AUCTION FORMATS

The auction format dictates how you will present the auction to the public.  Each format should be considered a different “tool in the toolbox” with each having its own merits and as costs.  The decision of which auction format will best serve your seller’s needs depends upon the seller’s goals and timing & financial requirements, the property’s size, value and presentation and the auction marketing campaign objectives. 

Live auctions, often called onsite auctions, are usually conducted either on a property or in a meeting facility/ ballroom.  A live auction is hosted by an auctioneer in real time in front of an audience of bidders.

Online auctions are timed, automated and take place solely online.  The bidding is opened on a specific date and time and stays open for bidding over an extended period of days or weeks.

Simulcast auctions are a mixture of live and online auctions.  The auction appears online and can be bid on prior to and during a broadcasted live auction event.  Bidders bid against one another be they at the live event or biding online remotely.  Many consider simulcast auctions the most expensive to produce since both the live costs and online-only costs must be accommodated; thus the subject property value must be such that justifies and/or makes prudent the additional expense.

At a sealed bid auction, all bids are confidential. Bids are submitted to the auction company then opened at a predetermined time and place.  Each bidder is given just one chance to bid and no bidder knows how much the other auction participants have bid.  This auction format is much less transparent and less exciting than other formats but is successful when there is a need for anonymity amongst buyers or a property is valued significantly differently by the different interested parties.

A group of properties offered through a common marketing campaign and auctioned in a single event.
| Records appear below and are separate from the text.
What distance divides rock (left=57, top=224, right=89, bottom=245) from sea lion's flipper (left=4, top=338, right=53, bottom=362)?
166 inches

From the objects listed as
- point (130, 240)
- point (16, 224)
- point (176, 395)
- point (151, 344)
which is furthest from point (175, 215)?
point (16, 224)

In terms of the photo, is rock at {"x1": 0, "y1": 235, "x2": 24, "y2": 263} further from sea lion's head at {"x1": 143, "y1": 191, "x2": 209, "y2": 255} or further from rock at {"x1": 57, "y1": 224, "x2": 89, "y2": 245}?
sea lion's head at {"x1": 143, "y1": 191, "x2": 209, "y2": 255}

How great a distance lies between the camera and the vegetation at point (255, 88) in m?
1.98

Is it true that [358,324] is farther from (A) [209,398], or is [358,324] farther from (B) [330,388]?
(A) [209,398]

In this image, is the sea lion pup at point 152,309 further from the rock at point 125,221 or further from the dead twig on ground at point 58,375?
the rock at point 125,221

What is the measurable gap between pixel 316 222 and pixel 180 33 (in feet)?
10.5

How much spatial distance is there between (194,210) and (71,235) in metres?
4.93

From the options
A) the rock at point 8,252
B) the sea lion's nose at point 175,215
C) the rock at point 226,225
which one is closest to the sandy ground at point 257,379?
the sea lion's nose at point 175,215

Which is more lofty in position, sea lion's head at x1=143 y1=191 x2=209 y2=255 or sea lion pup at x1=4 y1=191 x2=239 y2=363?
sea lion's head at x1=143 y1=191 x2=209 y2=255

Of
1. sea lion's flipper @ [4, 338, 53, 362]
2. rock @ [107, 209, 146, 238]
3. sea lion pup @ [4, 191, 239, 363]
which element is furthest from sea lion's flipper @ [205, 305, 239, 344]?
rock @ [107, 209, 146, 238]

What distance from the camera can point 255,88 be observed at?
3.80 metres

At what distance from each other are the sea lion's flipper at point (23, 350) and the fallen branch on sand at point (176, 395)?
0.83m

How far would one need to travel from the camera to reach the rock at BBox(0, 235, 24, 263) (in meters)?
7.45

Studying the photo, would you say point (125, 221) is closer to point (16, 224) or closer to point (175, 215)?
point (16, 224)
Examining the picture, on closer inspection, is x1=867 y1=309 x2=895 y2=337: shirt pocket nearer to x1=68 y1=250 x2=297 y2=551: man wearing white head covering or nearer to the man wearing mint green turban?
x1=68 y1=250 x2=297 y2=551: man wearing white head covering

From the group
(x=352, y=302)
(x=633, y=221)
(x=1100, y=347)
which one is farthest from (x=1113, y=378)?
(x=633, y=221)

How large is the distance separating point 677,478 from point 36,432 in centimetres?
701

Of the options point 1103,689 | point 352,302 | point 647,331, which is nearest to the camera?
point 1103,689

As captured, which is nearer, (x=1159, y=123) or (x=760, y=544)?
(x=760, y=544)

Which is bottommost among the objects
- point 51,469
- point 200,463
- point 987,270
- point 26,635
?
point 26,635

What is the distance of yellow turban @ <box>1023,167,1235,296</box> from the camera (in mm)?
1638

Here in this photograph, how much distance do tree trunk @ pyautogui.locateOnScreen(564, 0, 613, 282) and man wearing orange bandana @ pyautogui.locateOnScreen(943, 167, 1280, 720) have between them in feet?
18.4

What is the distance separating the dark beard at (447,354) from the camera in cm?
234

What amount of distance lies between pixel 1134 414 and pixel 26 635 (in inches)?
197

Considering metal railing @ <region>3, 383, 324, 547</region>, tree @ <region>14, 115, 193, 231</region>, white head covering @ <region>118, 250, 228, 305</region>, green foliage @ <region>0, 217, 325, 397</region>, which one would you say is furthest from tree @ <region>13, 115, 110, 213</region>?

The properties to be auctioned may be owned by one seller or multiple sellers and the campaign may be managed by one auction company or multiple companies working together.

The multi-parcel concept involves dividing large tracts of land into smaller tracts, then allowing bidder’s to bid on individual tracts, combinations of tracts, and the entire property.  This method allows the maximum amount of buyers to participate in the event.  Allowing the maximum amount of bidders to participate will increase the overall price per tract and maximize the gross sales volume at the end of the day.